> **Work request**
Check each line below for "States" and say how many have it, with no other words.

> **Raw data**
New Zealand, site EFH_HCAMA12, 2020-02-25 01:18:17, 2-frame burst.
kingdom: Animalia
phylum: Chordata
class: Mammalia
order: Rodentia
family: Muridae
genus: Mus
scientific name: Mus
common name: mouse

---

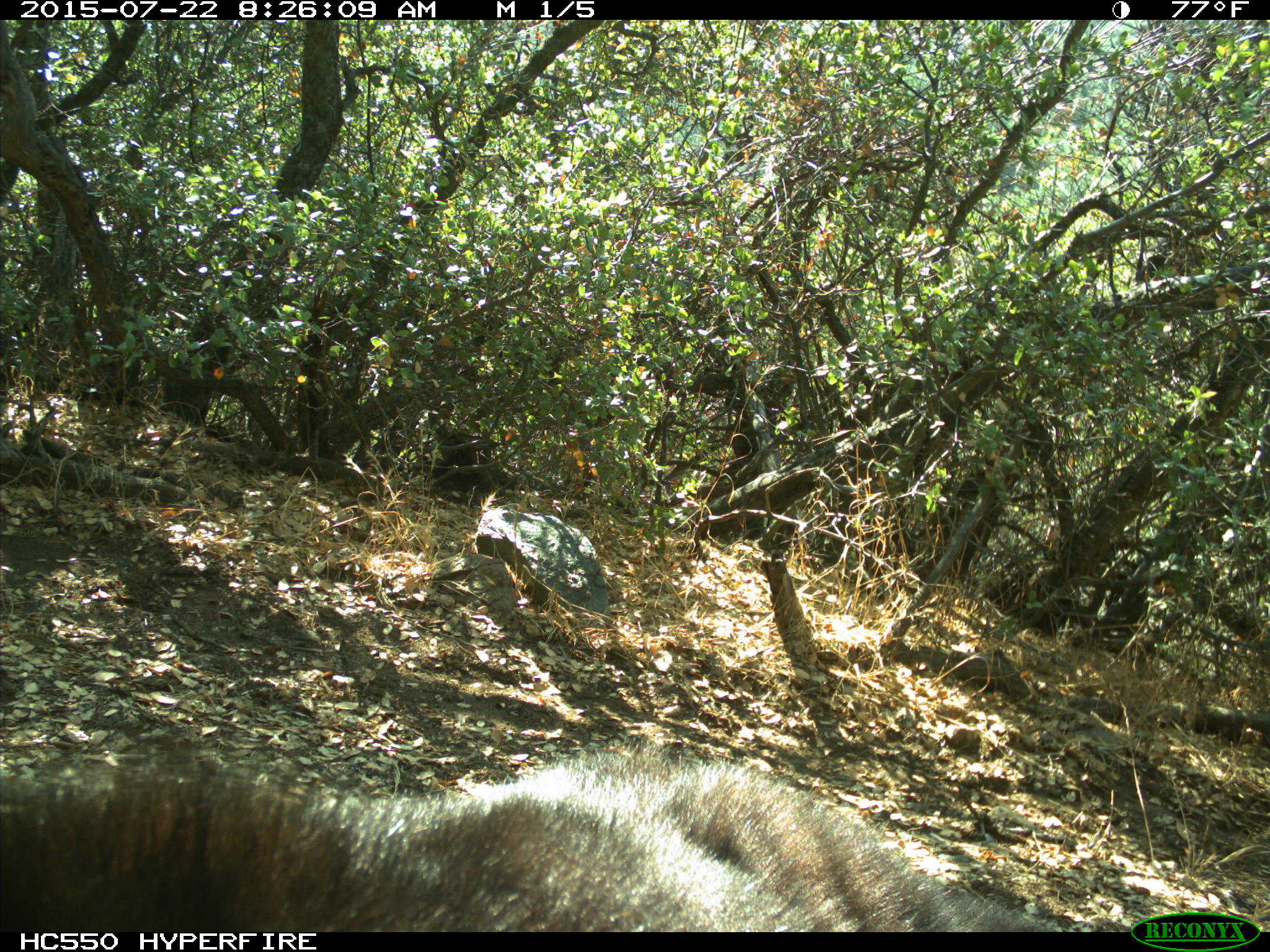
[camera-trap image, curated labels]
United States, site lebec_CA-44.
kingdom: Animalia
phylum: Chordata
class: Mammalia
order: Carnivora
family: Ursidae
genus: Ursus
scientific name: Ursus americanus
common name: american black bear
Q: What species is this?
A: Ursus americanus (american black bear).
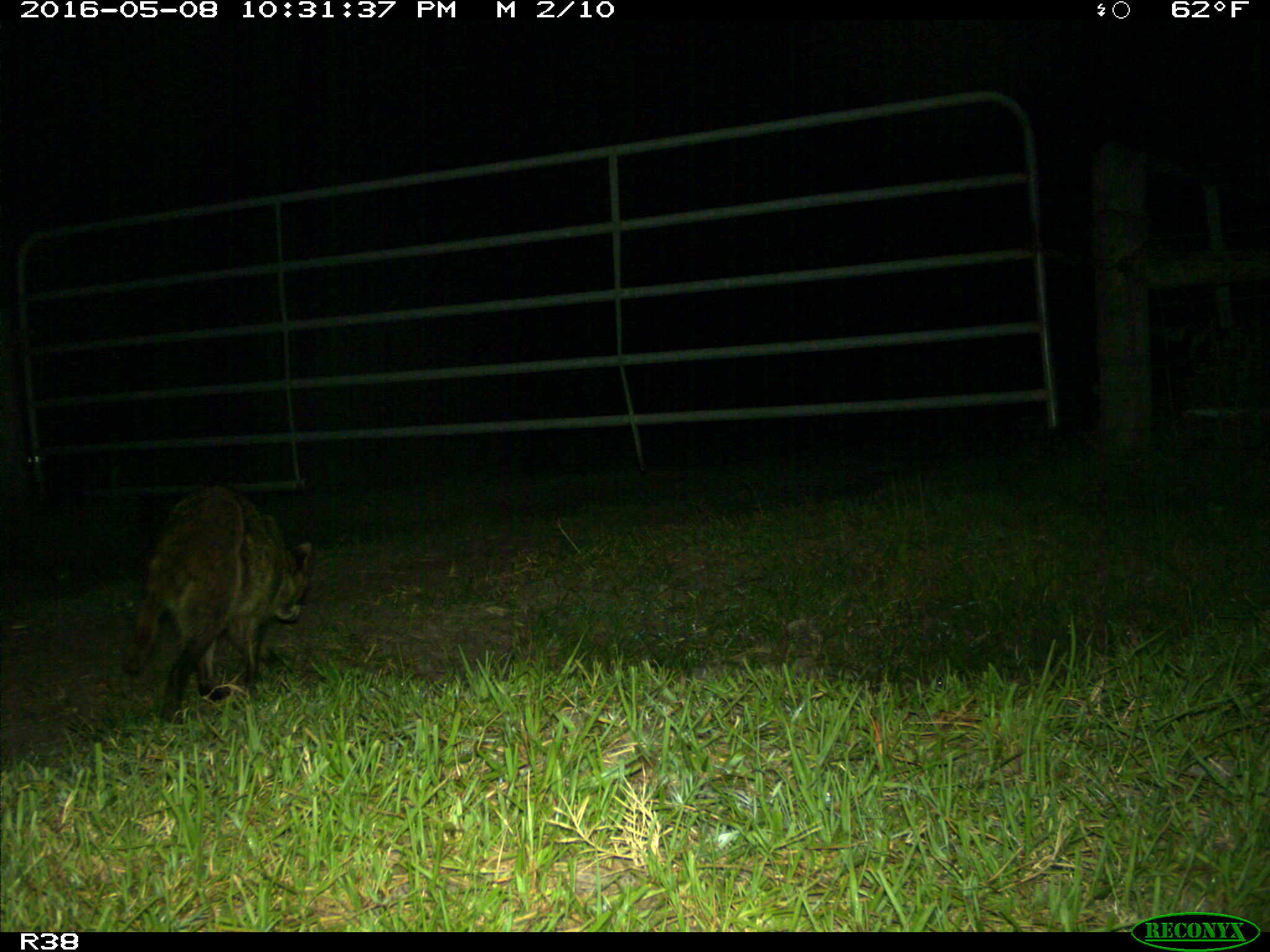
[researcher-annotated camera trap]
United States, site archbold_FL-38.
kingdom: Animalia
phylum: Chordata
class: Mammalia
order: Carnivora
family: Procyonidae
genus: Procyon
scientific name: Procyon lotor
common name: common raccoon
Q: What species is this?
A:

> **Solution for this problem**
2